The ILID framework operates in two phases. In an offline phase, a small set of clean, benign time-series data is used to calibrate the detector. For each benign sequence, multiple shortened variants are created via a sampling strategy (e.g., taking every other point). Each variant is fed into the TS-LLM to obtain a forecast. The pairwise similarity (e.g., cosine similarity) among these forecast sequences is computed, forming a distribution of similarity scores for benign data. A detection threshold is then set based on this distribution and a desired false positive rate. In the online deployment phase, any incoming input sequence undergoes the same subsampling and forecasting process. If the measured forecast similarity across its subsamples falls below the pre-determined threshold, it is flagged as a potential adversarial example; otherwise, it is classified as benign.

The proposed method offers several key advantages: It is a plug-in solution that requires no modification, retraining, or internal access to the protected TS-LLM, making it compatible with commercial APIs like TimeGPT. It is attack-agnostic, as the threshold is derived solely from benign data without requiring prior knowledge of adversarial attack methods. The inherent randomness in the subsampling process introduces uncertainty, making it more robust against adaptive attacks where an adversary might try to circumvent a known, deterministic defense.

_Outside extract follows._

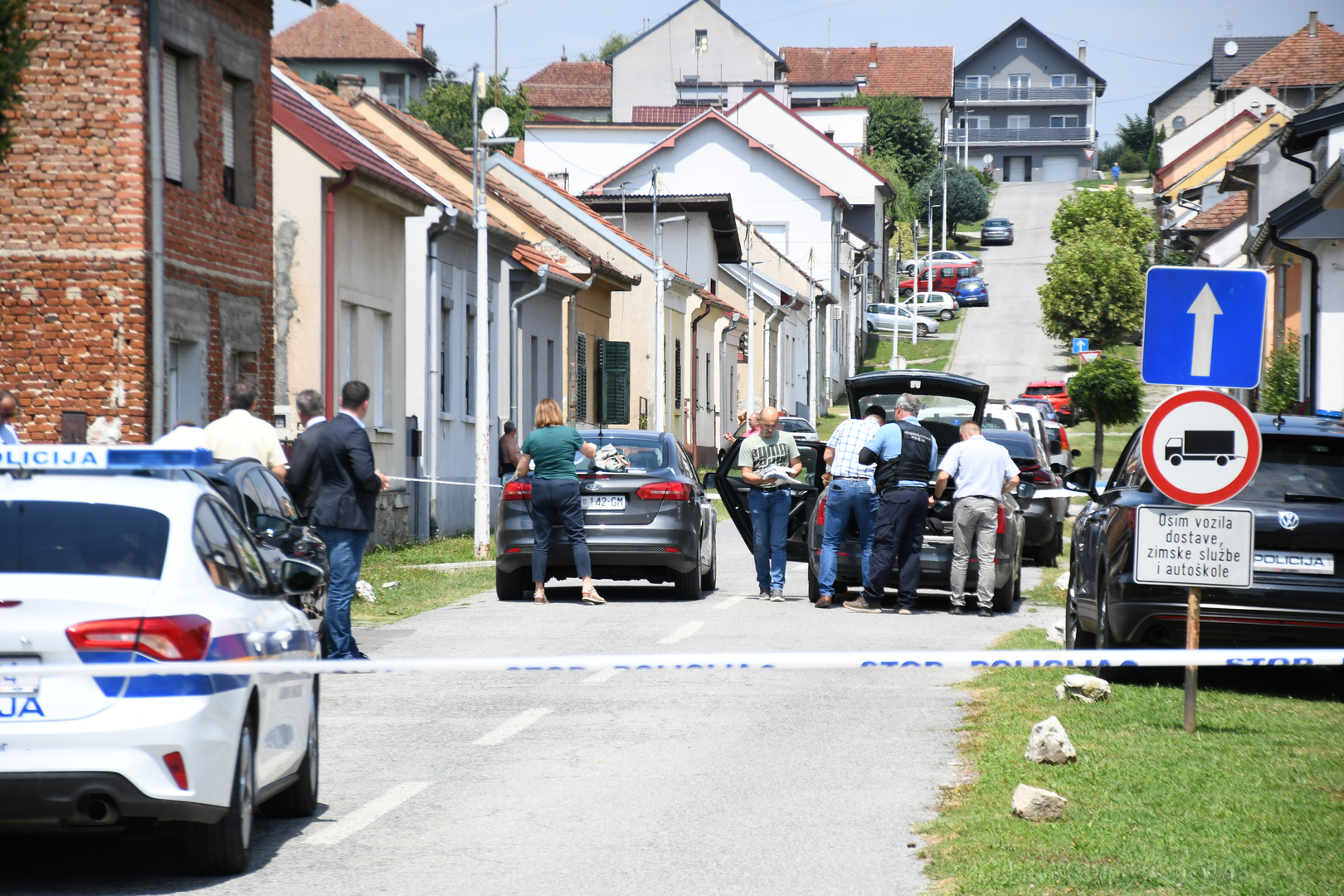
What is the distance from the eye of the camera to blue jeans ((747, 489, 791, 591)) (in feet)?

Extensive experiments validate ILID’s effectiveness. Evaluations are conducted on three prominent TS-LLMs—TimeGPT, TimesFM, and TimeLLM—using three real-world energy forecasting datasets: ETTh2 (transformer temperature), NI (hourly energy consumption), and a consumption/production dataset. The defense is tested against both practical black-box attacks (simulating access via API) and white-box attacks (with full model knowledge). Results demonstrate that ILID achieves strong detection performance (high AUROC scores) across different models, datasets, and attack strengths. The paper also includes analyses on the impact of different sampling strategies and similarity metrics, confirming the robustness of the approach. In conclusion, ILID presents a practical, lightweight, and effective safeguard that enhances the security and trustworthiness of TS-LLMs, enabling their safer adoption in critical infrastructure like modern energy systems.